Werner began studying law in Geneva under Professor Robert Roth (later Presiding Judge of the Special Tribunal for Lebanon) from 1993 to 1996 just as the discipline of international criminal law was emerging. He went on to complete his master's degree at Columbia University, after which he was accepted on a Swiss government program to work on international projects. The program took him to the Special Court for Sierra Leone (SCSL) in Freetown, Sierra Leone, where he became a Trial Attorney for the OTP of the SCSL in the team prosecuting three RUF commanders following the end of the conflict in 2002. He continued in the program for three years, being then hired directly by the SCSL-OTP as Trial Attorney.

=== Charles Taylor ===

In 2006, former Liberian president Charles Taylor was arrested while in exile in Nigeria and handed over to the SCSL, which had previously indicted him. Werner joined the SCSL prosecution team led by Brenda Hollis and Nicholas Koumjian, gathering witness statements and other evidence, and appearing in Court. Taylor was eventually convicted and, following an unsuccessful appeal, was imprisoned in the UK for a term of 50 years.

=== Hissène Habré ===
Between 2008 and 2017, alongside other projects, Werner worked for Reed Brody of Human Rights Watch on the case of the former President of Chad, Hissène Habré, and represented some of the victims for the two-year trial before the Extraordinary African Chambers in Dakar from 2015 to 2017.

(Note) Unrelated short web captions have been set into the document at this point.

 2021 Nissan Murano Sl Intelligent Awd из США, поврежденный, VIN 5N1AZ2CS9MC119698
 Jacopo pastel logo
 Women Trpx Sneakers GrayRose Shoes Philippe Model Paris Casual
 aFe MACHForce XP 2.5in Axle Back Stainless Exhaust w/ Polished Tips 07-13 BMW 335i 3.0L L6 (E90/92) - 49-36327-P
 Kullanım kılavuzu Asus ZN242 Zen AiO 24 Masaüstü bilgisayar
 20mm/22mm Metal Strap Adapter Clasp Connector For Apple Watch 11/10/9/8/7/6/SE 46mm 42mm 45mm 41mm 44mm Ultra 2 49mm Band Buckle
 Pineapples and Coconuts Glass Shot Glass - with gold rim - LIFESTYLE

=== "Kaing Guek Eav" a.k.a. "Duch" ===
In 2009, he was invited by Karim Khan QC to join a team working for the victims on the "Kaing Guek Eav" or "Duch" case, the first case heard at the Extraordinary Chambers in the Courts of Cambodia (ECCC). This experience cemented Werner's focus on the importance of documentation and preservation of evidence.

=== Aegis Trust ===
From there he moved to London to the Aegis Trust, an organization dedicated to preventing genocide and mass atrocities worldwide. At Aegis he worked with Hassan Bility, a prominent Liberian journalist who had been arrested and tortured under the Taylor regime. Their focus was on crimes that had been committed in Liberia and on working with partners in Sierra Leone to obtain evidence on the trade by Western players of 'blood diamonds'

=== International Criminal Court ===
In July 2024, Werner was registered on the list of Counsels admitted to appear in front of the International Criminal Court.

==Civitas Maxima==

At that point, Werner decided to set out on his own network and, in September 2012, he founded Civitas Maxima, an organisation that focuses on the meticulous documentation of mass crimes, and pursuit of justice on behalf of the victims.

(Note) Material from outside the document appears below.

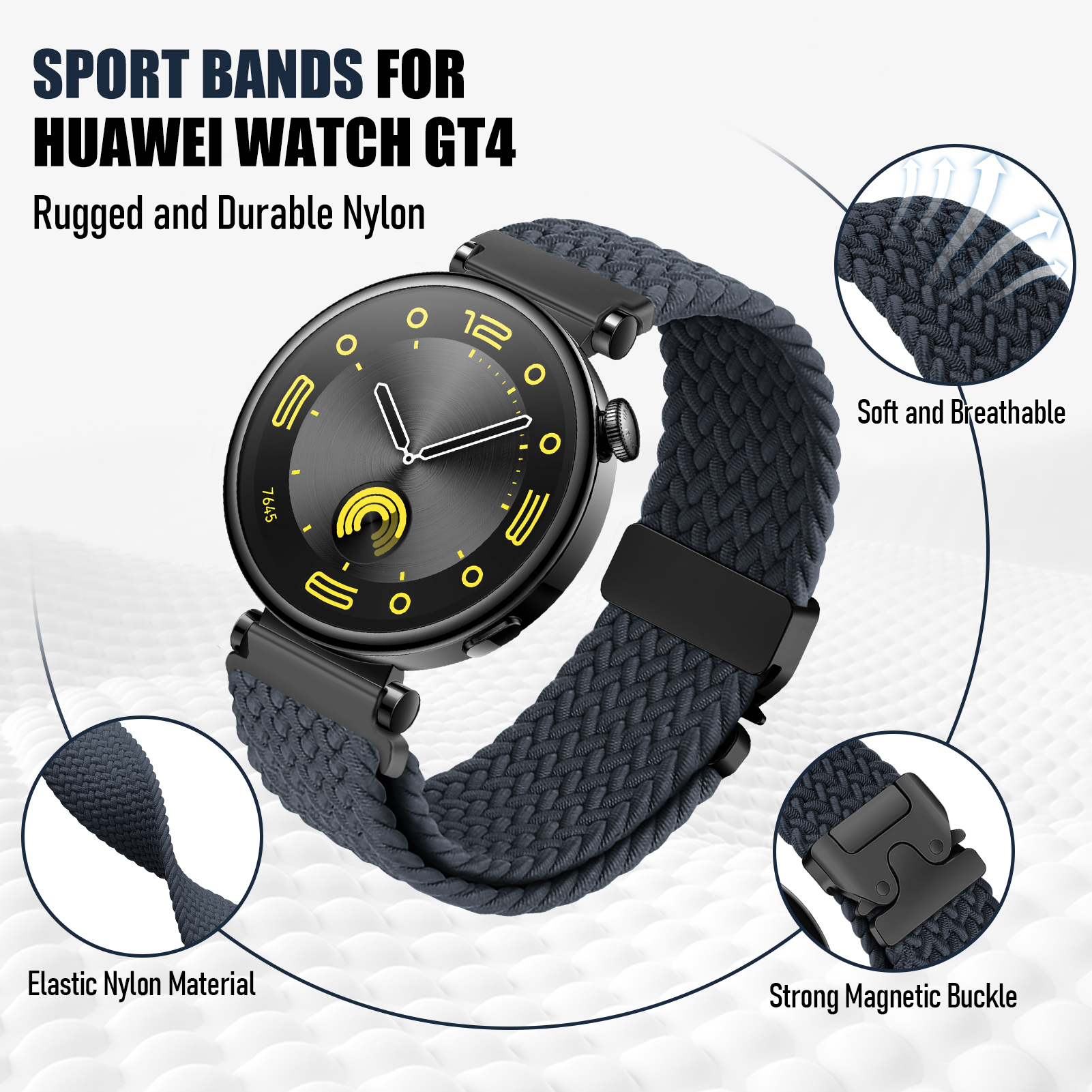 18mm 22mm Parachute Band for H - Titan Smartwatch Accessories review and price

Since its establishment in 2012, Civitas Maxima, working with its partners ( Global Justice and Research Project in Liberia and Center for Accountability and the Rule of Law in Sierra Leone) has built cases and contributed to the arrest of several individuals suspected of involvement in war crimes and crimes against humanity, collaborating with several different war crimes units, agents and/or prosecutors in Europe and the United States.

==Awards==
In April 2019 Werner was awarded the prize Bâtonnier Michel Halpérin for Excellence by the Geneva Bar Association.
In November 2020, he became an Ashoka fellow. Emilie Romon, co-director of Ashoka Switzerland, stated that : "We selected Alain Werner as a fellow because of his vision, creative solutions, impressive impact and strong ethical fiber. He identifies flaws in the system and finds new entrepreneurial ways to achieve his goals. He has the potential to transform the judiciary system and increase the efficiency of international justice."